Segment Start: Data records

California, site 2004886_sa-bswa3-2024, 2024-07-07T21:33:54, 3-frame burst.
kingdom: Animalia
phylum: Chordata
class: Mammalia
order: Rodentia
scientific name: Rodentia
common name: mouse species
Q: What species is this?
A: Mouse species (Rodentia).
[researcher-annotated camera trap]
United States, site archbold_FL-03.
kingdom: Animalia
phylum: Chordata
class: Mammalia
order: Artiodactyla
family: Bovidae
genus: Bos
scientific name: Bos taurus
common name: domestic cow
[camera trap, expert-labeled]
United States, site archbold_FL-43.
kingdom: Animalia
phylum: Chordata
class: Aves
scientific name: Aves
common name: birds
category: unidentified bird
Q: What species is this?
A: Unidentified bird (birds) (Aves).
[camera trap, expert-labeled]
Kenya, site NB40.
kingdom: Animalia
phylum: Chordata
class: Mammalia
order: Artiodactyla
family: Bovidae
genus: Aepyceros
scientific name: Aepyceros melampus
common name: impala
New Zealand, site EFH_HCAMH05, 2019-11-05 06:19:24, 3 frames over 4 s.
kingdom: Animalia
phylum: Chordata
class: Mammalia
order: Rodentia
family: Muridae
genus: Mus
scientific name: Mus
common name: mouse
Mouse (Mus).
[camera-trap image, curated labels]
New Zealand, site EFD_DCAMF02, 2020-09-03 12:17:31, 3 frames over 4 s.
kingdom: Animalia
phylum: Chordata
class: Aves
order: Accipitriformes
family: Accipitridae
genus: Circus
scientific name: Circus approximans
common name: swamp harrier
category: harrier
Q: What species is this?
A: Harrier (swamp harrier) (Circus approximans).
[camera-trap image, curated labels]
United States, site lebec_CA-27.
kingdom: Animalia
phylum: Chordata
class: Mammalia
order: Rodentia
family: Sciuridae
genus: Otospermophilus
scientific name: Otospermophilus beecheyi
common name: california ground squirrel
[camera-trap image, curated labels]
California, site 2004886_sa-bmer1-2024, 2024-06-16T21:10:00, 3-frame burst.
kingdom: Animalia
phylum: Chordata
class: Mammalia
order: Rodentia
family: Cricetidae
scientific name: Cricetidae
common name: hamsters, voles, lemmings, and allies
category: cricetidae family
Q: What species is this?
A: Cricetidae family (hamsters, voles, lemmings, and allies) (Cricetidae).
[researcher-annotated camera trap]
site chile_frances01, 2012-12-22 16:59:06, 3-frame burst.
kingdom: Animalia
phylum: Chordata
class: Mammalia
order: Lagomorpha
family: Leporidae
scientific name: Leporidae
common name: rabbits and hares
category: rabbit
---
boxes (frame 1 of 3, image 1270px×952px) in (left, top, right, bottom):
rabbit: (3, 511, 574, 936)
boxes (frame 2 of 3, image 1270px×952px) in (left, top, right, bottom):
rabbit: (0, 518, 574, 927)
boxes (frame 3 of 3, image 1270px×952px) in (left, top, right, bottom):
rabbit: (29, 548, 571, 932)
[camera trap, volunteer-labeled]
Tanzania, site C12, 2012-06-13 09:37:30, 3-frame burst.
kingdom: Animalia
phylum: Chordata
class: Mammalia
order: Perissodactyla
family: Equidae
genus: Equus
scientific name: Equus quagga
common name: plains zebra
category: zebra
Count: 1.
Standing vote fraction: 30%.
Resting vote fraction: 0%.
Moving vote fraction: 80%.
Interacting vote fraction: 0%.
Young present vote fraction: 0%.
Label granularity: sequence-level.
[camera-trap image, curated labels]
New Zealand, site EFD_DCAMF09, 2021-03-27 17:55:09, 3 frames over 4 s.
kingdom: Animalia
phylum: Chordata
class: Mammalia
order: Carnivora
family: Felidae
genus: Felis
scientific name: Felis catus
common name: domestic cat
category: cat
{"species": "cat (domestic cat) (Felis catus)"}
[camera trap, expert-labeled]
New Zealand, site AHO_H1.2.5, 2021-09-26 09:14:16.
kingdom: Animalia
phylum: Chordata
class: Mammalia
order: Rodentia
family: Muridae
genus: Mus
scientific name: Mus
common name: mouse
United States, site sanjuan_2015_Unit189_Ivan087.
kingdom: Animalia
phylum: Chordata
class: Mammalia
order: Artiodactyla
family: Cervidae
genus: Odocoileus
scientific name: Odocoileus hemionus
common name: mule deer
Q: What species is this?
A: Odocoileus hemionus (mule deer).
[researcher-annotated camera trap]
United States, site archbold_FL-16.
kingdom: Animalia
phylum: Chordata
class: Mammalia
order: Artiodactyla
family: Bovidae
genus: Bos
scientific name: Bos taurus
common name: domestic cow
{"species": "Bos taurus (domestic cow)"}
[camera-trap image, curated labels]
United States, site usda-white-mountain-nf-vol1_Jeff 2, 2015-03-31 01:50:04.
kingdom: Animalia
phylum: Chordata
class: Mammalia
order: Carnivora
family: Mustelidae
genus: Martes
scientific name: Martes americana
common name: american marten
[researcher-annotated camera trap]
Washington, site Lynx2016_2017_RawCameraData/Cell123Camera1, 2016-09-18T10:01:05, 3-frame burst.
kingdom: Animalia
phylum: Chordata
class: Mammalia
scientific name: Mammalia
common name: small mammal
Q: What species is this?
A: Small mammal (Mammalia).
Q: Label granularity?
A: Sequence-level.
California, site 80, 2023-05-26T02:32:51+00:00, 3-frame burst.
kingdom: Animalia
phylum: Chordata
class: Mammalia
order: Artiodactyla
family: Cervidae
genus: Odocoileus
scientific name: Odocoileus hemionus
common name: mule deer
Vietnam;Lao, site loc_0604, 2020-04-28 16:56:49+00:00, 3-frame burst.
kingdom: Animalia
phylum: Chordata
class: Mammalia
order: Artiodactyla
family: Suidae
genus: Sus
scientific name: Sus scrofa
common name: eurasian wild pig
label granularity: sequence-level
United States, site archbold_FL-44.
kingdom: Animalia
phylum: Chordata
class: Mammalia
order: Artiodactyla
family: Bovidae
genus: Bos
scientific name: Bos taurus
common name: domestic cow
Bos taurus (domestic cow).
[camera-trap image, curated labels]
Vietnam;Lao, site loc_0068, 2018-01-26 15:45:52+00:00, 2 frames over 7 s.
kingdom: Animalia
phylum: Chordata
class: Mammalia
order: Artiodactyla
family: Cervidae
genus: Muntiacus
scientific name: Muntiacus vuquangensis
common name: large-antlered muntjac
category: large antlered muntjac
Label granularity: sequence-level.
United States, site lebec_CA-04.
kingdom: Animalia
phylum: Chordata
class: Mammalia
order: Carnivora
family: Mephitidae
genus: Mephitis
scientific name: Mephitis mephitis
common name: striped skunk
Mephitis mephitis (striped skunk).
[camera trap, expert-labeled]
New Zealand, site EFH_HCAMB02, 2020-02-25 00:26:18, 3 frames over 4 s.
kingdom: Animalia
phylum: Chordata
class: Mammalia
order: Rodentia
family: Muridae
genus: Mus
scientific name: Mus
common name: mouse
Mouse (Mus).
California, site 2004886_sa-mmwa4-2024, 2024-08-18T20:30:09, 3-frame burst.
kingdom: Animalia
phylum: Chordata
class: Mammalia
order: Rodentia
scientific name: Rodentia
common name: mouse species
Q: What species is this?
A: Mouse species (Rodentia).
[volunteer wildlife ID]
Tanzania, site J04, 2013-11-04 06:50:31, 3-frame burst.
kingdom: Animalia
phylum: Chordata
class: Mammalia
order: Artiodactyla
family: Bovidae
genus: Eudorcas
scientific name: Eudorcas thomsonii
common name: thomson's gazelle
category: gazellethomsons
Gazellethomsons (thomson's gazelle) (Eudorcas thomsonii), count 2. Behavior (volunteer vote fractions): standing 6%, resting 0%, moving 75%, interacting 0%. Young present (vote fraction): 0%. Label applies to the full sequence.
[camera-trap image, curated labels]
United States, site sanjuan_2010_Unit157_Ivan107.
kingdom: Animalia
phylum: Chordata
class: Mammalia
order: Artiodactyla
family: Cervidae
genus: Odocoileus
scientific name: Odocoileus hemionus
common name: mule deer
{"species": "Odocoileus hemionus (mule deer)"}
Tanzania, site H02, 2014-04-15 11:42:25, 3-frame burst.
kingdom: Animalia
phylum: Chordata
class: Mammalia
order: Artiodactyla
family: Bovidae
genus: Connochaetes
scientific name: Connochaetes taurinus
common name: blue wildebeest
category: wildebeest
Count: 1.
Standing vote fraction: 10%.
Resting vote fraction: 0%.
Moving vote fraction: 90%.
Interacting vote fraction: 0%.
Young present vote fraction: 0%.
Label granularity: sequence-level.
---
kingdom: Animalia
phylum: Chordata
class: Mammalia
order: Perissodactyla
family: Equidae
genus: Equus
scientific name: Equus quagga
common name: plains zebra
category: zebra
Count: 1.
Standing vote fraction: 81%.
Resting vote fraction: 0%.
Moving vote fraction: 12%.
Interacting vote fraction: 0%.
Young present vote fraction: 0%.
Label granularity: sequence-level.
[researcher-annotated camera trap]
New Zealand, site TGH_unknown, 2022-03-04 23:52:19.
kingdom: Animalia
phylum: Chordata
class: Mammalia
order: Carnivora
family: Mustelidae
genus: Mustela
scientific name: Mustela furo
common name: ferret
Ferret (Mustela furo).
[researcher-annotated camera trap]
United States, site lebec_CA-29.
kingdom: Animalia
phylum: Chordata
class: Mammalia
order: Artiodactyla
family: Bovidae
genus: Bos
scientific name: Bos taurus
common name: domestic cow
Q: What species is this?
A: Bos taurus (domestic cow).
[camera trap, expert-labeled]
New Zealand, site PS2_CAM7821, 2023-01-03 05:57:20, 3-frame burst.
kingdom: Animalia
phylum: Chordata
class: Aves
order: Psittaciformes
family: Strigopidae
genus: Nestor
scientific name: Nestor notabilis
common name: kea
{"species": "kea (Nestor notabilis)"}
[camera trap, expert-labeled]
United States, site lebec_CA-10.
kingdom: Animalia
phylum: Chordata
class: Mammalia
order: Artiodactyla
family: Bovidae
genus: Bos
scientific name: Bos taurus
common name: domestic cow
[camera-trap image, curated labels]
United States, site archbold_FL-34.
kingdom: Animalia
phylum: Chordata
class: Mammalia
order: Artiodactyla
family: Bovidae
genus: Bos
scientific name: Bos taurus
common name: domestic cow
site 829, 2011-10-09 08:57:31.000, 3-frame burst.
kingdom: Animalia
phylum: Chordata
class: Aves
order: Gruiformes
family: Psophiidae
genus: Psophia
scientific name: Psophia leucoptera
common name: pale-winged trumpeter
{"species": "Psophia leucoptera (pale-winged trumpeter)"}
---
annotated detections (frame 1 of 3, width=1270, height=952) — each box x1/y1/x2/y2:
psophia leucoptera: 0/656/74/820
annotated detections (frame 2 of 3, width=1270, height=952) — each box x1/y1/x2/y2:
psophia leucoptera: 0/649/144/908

Segment End: Data records

● What is required:
Give back, unchanged, the run of lines in the listing above that begins at the line containing "United States, site lebec_CA-10." and ends at the line containing "common name: pale-winged trumpeter", both included.

● Exercise answer:
United States, site lebec_CA-10.
kingdom: Animalia
phylum: Chordata
class: Mammalia
order: Artiodactyla
family: Bovidae
genus: Bos
scientific name: Bos taurus
common name: domestic cow
[camera-trap image, curated labels]
United States, site archbold_FL-34.
kingdom: Animalia
phylum: Chordata
class: Mammalia
order: Artiodactyla
family: Bovidae
genus: Bos
scientific name: Bos taurus
common name: domestic cow
site 829, 2011-10-09 08:57:31.000, 3-frame burst.
kingdom: Animalia
phylum: Chordata
class: Aves
order: Gruiformes
family: Psophiidae
genus: Psophia
scientific name: Psophia leucoptera
common name: pale-winged trumpeter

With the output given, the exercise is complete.